SITUATION: Josh owns an appliance sales organization. Josh makes the decision to store client names, addresses, phone numbers and spending habits to help cross-sell their other products. The organization does not have proper security in place to protect the information. A hacker gains access to the personal information and sells it on the Internet. The state where the merchant is located accuses them of privacy law violations and sets up hearings to decide if fines will be assessed.
FINE AND PENALTY: Josh expends $10,000 to defend the company and is ultimately fined $30,000
SITUATION: A small family restaurant in Utah was informed by their payment card-processing bank of a potential data breach of their POS system. A forensics investigation found they unintentionally stored credit card numbers. However, the payment card processor demanded indemnification for fines assessed by the credit card companies who alleged a data breach.
FINE AND PENALTY: The payment card processor withdrew $10,000 from the restaurant’s bank account and sued them for the balance of $80,000.
SITUATION: A retail drug store chain is hit with a data breach exposing the credit and debit card numbers and expiration dates on a large number of their customers. State law requires the chain to report the breach and notify customers.
RESOLUTION: The chain spends over $400,000 to hire a firm to conduct forensics to determine all those affected, re-secure its network, send out notification letters across multiple states and set up credit monitoring for the customers. In addition, $75,000 is spent on hiring a public relations firm to manage the publicity surrounding the event.
SITUATION: Jimmy, the president of an insurance agency, arrives at work to find he and his employees are locked out of the computer system. A hacker notifies him that they have 24 hours to pay $10,000 or all files on the server will be deleted.
RESOLUTION: As the deadline nears, Jimmy realizes that he cannot thwart this attack and he is forced to pay the amount demanded.
1. SITUATION: A coffee shop with a cinematic theme posts links on their website to movie coming attractions and uses images from movies in ads on their website. However, the coffee shop never received permission to post these images.
THREATS RECEIVED AND CHANGES MADE: Several movie studios threaten lawsuits based on violations of intellectual property. At first, the coffee shop fights but then relents, agreeing to take down the postings after spending $10,000 in defense costs.
2. SITUATION: Tom owns a boutique hotel along the Florida coast. The hotel has a Web site that includes a section for customer feedback. Tom monitors posts daily and is shocked to find a one star review from a well-known hotel reviewer who stated that his room and the property in general was dirty and had poor customer service. Tom posted a reply on the blog that he remembered the reviewer, and he was the one who was unkempt, rude and confrontational with staff.

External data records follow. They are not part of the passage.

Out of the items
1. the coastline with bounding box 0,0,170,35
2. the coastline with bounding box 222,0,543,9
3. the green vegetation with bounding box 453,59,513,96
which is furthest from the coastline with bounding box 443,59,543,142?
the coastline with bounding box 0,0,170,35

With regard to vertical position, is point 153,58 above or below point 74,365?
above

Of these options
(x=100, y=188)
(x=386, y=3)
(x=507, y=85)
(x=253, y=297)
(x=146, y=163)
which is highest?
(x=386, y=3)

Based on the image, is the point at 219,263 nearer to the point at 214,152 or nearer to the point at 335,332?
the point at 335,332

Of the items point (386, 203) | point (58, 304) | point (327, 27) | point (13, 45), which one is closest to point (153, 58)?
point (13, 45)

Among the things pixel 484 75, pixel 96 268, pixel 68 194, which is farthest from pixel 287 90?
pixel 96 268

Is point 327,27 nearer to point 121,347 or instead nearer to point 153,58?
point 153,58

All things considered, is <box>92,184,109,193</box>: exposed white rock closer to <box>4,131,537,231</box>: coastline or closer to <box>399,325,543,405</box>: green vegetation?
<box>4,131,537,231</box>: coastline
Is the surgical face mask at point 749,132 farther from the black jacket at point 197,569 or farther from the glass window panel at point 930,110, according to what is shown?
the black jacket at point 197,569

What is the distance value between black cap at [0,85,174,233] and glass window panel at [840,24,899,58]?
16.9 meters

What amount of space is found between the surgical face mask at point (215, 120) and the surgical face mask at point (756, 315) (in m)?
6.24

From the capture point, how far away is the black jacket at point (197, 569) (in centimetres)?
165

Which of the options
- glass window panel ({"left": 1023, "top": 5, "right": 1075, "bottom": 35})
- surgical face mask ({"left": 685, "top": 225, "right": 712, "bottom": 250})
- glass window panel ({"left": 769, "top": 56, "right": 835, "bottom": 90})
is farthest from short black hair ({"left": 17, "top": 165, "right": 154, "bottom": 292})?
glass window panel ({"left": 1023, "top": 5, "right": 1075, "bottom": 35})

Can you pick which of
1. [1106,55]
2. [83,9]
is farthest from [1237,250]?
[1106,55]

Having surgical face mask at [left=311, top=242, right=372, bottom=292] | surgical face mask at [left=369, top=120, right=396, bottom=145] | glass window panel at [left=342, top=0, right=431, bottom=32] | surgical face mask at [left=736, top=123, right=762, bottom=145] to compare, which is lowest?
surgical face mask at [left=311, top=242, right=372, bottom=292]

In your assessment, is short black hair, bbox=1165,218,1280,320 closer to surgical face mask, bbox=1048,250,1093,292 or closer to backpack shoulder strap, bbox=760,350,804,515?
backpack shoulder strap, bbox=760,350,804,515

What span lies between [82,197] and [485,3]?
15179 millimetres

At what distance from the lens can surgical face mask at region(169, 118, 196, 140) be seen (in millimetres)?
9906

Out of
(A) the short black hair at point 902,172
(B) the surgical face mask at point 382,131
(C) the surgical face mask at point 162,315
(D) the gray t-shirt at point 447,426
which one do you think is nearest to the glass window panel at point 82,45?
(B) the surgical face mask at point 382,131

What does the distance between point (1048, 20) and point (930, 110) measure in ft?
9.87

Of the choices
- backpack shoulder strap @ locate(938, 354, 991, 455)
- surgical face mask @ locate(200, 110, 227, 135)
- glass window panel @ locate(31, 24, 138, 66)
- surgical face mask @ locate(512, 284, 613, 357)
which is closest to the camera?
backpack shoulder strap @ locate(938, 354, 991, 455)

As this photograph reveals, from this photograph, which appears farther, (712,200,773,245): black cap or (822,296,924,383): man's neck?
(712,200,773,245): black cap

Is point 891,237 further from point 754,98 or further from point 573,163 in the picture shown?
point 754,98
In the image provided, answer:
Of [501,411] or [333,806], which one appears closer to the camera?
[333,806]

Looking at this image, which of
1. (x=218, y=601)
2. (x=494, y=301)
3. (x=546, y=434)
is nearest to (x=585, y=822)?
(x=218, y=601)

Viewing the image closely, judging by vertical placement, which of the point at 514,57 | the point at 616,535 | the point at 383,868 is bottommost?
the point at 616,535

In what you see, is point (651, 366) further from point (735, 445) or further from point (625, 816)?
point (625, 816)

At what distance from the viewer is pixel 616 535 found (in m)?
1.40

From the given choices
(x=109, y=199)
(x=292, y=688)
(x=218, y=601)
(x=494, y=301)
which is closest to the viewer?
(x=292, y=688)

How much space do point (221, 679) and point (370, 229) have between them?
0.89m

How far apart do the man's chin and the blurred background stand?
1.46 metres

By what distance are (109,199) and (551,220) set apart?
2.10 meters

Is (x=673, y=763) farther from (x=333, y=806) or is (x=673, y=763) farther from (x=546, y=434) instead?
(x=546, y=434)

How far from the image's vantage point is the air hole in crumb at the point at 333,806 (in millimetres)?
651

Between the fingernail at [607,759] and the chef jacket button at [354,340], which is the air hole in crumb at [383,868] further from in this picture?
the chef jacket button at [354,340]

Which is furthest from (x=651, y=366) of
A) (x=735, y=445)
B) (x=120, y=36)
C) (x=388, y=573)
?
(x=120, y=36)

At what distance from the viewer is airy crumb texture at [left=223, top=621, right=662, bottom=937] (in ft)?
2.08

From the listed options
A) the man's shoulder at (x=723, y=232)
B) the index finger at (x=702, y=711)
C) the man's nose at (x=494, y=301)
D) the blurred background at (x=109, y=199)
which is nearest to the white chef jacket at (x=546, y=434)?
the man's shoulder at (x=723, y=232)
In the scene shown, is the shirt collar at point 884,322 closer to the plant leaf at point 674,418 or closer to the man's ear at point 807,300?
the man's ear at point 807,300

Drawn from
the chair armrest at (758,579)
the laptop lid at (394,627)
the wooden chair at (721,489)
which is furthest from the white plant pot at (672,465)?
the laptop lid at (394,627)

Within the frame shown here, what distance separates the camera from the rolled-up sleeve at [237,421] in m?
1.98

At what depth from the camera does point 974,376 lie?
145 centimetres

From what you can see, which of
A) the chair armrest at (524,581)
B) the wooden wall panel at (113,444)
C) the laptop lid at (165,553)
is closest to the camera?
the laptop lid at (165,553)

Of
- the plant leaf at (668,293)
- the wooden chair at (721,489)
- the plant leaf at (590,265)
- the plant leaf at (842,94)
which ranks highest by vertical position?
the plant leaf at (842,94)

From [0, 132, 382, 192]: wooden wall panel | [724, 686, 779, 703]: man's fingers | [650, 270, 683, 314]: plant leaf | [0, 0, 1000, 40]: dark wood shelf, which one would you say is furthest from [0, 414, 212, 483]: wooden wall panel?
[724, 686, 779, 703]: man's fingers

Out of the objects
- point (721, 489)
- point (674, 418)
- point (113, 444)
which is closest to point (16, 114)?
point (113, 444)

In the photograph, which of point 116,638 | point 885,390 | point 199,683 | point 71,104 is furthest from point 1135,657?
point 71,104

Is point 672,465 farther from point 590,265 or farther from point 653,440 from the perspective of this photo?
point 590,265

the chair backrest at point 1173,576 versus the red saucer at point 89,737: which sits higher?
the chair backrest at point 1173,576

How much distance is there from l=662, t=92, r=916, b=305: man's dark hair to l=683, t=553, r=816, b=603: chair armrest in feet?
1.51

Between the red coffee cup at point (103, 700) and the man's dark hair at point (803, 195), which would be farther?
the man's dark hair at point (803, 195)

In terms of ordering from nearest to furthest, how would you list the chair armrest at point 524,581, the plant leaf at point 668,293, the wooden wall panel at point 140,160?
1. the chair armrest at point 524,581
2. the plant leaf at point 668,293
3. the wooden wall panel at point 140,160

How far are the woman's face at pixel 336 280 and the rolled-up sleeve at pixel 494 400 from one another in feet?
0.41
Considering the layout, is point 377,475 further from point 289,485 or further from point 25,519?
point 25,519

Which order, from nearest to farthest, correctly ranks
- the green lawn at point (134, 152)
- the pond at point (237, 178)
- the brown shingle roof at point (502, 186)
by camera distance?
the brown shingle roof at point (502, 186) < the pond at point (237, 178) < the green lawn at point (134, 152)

ACTION: The reviewer sued for $1,000,000 for libel and intentional infliction of emotional distress.
SITUATION: Carl is a small business owner of a local pizzeria looking to expand his operation. When Carl inquired about a loan to open up a new location, the bank turned him down for poor credit. Apparently his identity was stolen, and the thief had opened up additional lines of credit and was purchasing big ticket items such as a car and boat. They all went unpaid and collection attempts went to a fake address set up by the thief. Carl’s operation is now headed toward bankruptcy as he cannot dedicate time to his business while he tries to clear his credit record nor can he access credit to keep the business going.